#### Textauszug
Kolumne Weltbilder: Linke Ärgernisse
Intoleranz in Hamburg, Toleranz in Frankfurt: Eine kleine Reise mit Start bei Claude Lanzmann, Zwischenstop im "Club Voltaire" bis hin zum platon'schen Demokratieverständnis.
I n Hamburg verhinderte das antiimperialistische Zentrum B5 mit Gewalt die Vorführung von Claude Lanzmanns 1973 gedrehtem Film "Pourquoi Israel" mit der Begründung, dass es sich um einen zionistischen Propagandafilm handele. Tatsächlich vertritt Lanzmann in seinem Dokumentarfilm die These, dass der Sinn der zionistischen Staatsgründung erst durch den Holocaust seine volle Rechtfertigung erhalten habe. Man muss dieser These nicht zustimmen; indes, einen Film zu verhindern, der dies zu belegen versucht, ist nicht nur illiberal, sondern schlicht antisemitisch.
Intoleranz in Hamburg, Toleranz in Frankfurt. Der Club Voltaire in der Frankfurter Hochstraße, eines der ältesten Foren der sozialistischen Linken, hat vor kurzem seinen Ruf verspielt, als er der Kölner Gruppe "Arbeiterfotografie" einen Auftritt ermöglichte. Antideutsche Aktivisten störten die Veranstaltung, es kam zu gewaltsamen Auseinandersetzungen, später trat der Vorsitzende des Programmausschusses zurück.
########
> _Arbeitsauftrag_: Führe die Kolumne über linke Ärgernisse im Anschluss an ihren letzten Satz fort.
#### Bereitgestelltes Material
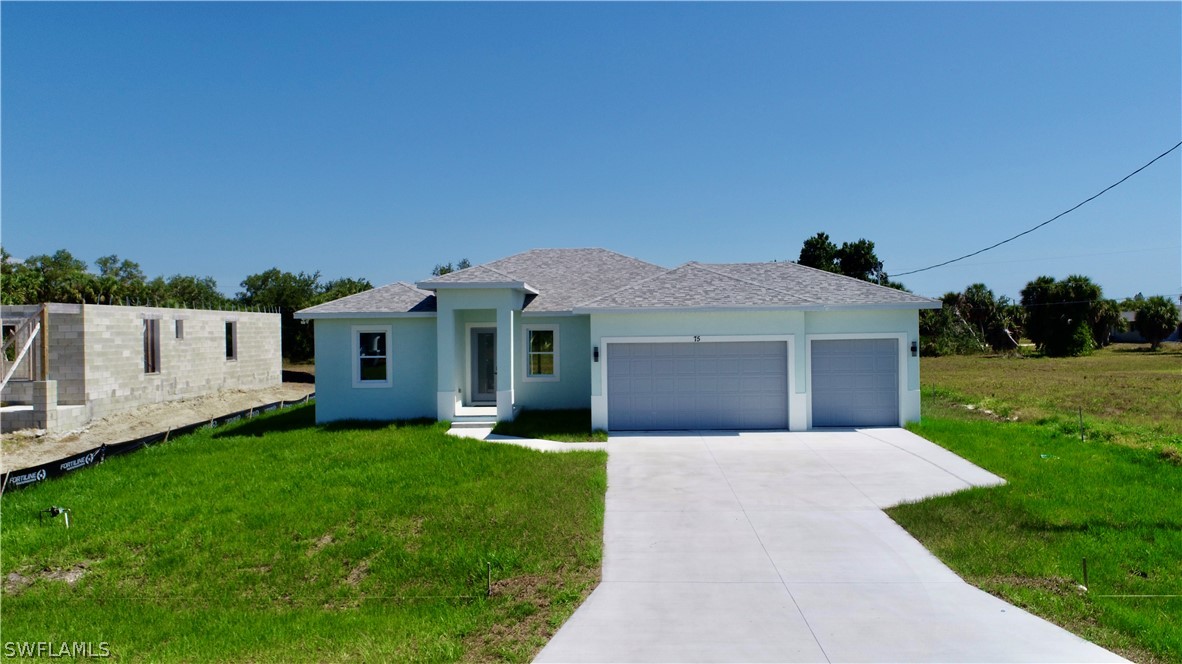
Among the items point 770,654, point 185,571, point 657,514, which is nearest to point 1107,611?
point 770,654

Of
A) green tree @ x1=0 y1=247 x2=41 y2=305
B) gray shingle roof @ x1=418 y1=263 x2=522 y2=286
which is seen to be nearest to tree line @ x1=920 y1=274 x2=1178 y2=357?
gray shingle roof @ x1=418 y1=263 x2=522 y2=286

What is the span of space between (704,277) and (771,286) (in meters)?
1.86

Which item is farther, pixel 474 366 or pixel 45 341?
pixel 45 341

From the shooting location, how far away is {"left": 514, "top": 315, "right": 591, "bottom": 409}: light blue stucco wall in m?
16.8

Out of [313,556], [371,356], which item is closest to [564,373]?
[371,356]

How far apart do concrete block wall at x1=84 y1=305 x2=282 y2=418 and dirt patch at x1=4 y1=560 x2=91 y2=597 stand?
1482cm

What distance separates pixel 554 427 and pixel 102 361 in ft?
53.1

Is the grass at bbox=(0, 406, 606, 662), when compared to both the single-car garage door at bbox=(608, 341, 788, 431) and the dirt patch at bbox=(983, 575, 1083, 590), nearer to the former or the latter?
the single-car garage door at bbox=(608, 341, 788, 431)

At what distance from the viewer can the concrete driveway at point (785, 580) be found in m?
5.09

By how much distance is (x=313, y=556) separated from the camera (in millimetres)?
7480

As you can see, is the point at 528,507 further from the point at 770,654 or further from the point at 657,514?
the point at 770,654

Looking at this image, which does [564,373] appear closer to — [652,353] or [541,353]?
[541,353]

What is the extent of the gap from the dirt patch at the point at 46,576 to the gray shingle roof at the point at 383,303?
825cm

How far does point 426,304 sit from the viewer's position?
53.1ft
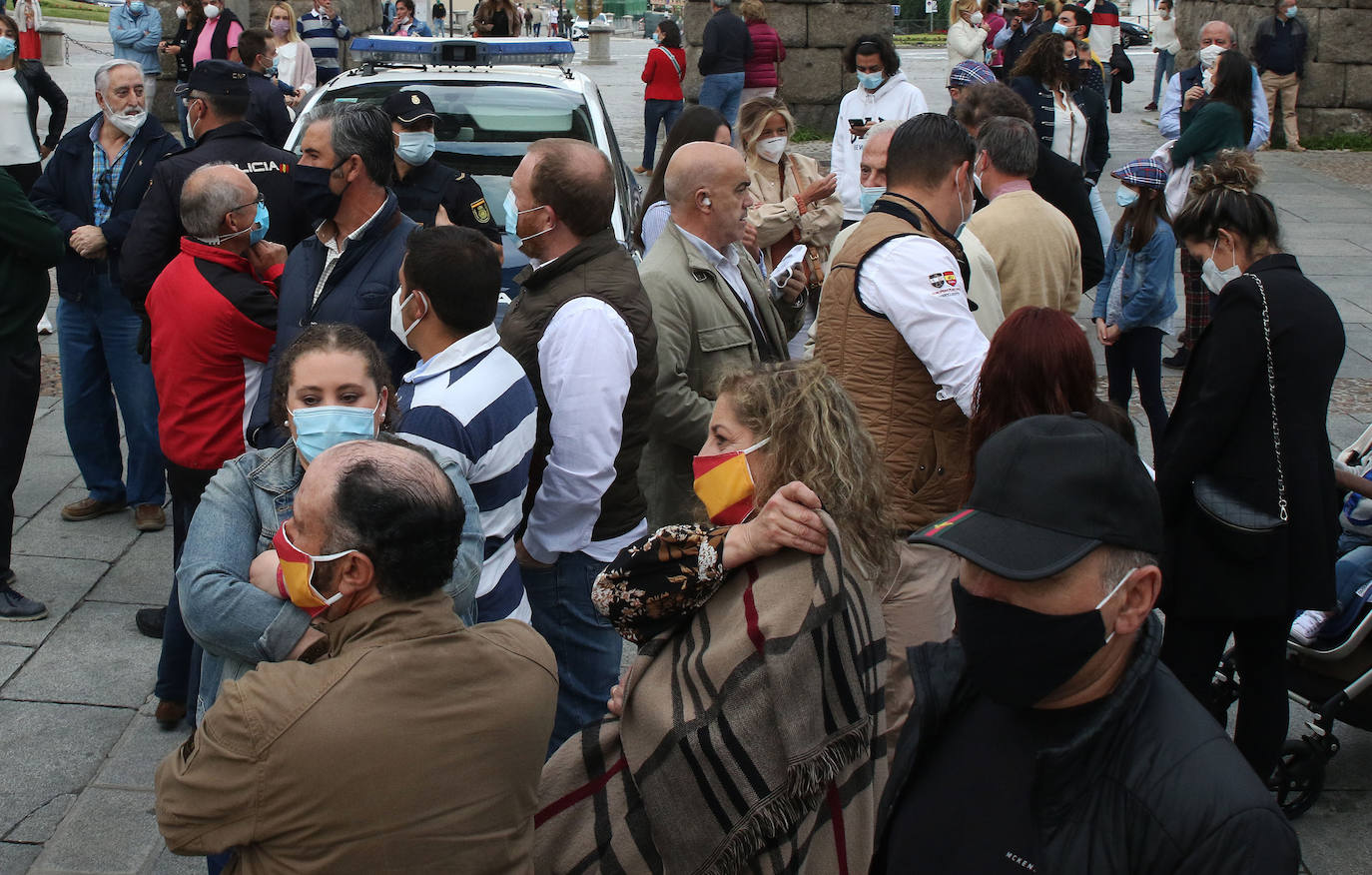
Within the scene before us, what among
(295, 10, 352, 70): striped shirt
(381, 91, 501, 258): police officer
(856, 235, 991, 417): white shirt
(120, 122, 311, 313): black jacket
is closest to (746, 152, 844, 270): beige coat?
(381, 91, 501, 258): police officer

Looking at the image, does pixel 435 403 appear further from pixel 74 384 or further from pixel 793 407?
pixel 74 384

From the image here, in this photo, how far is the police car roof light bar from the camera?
24.5 ft

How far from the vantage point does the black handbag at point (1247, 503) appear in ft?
10.8

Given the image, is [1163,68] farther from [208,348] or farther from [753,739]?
[753,739]

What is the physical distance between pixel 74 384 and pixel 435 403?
10.9 ft

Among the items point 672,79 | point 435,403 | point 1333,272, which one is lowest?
point 1333,272

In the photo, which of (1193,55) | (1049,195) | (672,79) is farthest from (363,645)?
(1193,55)

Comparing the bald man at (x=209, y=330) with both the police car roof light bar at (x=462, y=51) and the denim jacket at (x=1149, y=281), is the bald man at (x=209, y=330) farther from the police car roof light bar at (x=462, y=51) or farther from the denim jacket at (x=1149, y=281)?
the denim jacket at (x=1149, y=281)

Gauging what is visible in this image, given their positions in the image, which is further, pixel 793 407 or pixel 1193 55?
pixel 1193 55

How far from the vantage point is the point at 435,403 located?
296 centimetres

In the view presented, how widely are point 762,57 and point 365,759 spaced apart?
40.8 ft

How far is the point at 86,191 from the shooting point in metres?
5.45

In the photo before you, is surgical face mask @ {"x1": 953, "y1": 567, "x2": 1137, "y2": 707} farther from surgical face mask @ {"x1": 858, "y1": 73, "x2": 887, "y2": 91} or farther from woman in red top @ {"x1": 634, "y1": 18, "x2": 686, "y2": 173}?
woman in red top @ {"x1": 634, "y1": 18, "x2": 686, "y2": 173}

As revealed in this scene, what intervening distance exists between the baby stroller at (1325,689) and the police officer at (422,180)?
3.49 meters
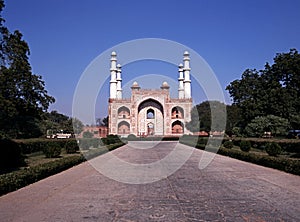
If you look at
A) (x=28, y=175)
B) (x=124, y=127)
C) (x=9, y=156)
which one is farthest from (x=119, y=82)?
(x=28, y=175)

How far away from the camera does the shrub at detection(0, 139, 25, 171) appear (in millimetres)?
11977

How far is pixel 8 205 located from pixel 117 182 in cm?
291

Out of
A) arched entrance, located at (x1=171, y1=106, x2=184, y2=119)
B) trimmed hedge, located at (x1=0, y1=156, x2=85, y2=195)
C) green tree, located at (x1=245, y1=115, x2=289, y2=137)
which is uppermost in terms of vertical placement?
arched entrance, located at (x1=171, y1=106, x2=184, y2=119)

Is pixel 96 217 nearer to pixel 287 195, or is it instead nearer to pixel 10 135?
pixel 287 195

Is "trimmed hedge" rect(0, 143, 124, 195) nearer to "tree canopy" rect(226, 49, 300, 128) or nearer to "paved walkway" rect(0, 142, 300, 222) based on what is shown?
"paved walkway" rect(0, 142, 300, 222)

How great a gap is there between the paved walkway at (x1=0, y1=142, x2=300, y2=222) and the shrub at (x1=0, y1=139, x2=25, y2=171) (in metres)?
3.92

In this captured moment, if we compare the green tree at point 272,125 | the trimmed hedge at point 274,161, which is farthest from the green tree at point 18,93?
the green tree at point 272,125

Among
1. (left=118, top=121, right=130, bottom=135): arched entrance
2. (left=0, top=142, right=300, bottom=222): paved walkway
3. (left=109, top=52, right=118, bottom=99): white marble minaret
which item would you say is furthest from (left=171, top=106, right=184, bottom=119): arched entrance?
(left=0, top=142, right=300, bottom=222): paved walkway

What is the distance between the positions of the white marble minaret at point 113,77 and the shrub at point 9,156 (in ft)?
133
########
> _Ergebnis_:
Dazu muss man wissen, dass sich die in Köln ansässige Gruppe "Arbeiterfotografie" einem paranoiden Weltbild verpflichtet sieht, weshalb sie etwa behauptet, dass Jörg Haider ein aufrechter Antimperialist gewesen und daher vom israelischen Geheimdienst umgebracht worden sei.
Eröffnet wurde diese Veranstaltung von Heiner Halberstadt, dem Gründer und Mentor des Club Voltaire, seines Zeichens über Jahrzehnte prominenter Sozialdemokrat, sogar persönlicher Referent des ehemaligen Oberbürgermeisters Hauff – und inzwischen eine der führenden Persönlichkeiten der Linkspartei in Frankfurt.
Das zeigt: Offenbar war das Wahlprogramm der nordrhein-westfälischen Linkspartei mit seinem verbalradikalen Fundamentalismus kein Ausrutscher. Nein, auch jene, die sich als gemäßigte oder radikale Linke in der Partei gleichen Namens verstehen, entpuppen sich bisweilen als bar jeder Vernunft.
Bei einer in Frankfurt geführten Podiumsdiskussion über die Bedingungen einer rot-rot-grünen Koalition vergaß der Vertreter der Linkspartei, ein ehemals prominenter Gewerkschafter, dass der Wahlkampf vorbei ist, und agitierte das etwa dreißigköpfige Publikum unter anderem mit einem feurigen Plädoyer für den politischen Streik.
Der Hinweis, dass eine Partei, die vor allem Menschen vertritt, die, weil arbeitslos, gar nicht streiken können, mit derlei Parolen nicht weiterkommt, wurde nicht akzeptiert; der demokratietheoretische Hinweis gar, dass man, um unbequeme Gesetze zu ändern, neue parlamentarische Mehrheiten benötige und es undemokratisch sei, frei gewählte Abgeordnete unter Druck zu setzen, stieß auf völliges Unverständnis.
Einig waren sich schließlich ein linker Sozialdemokrat und der wortgewaltige Gewerkschafter, dass der rot-rote Koalitionsvertrag in Brandenburg inakzeptabel sei. Am Ende dann, die Mikrofone waren schon abgeschaltet, bemühten sich Sozialdemokrat und Linker, Realitätssinn zu beweisen.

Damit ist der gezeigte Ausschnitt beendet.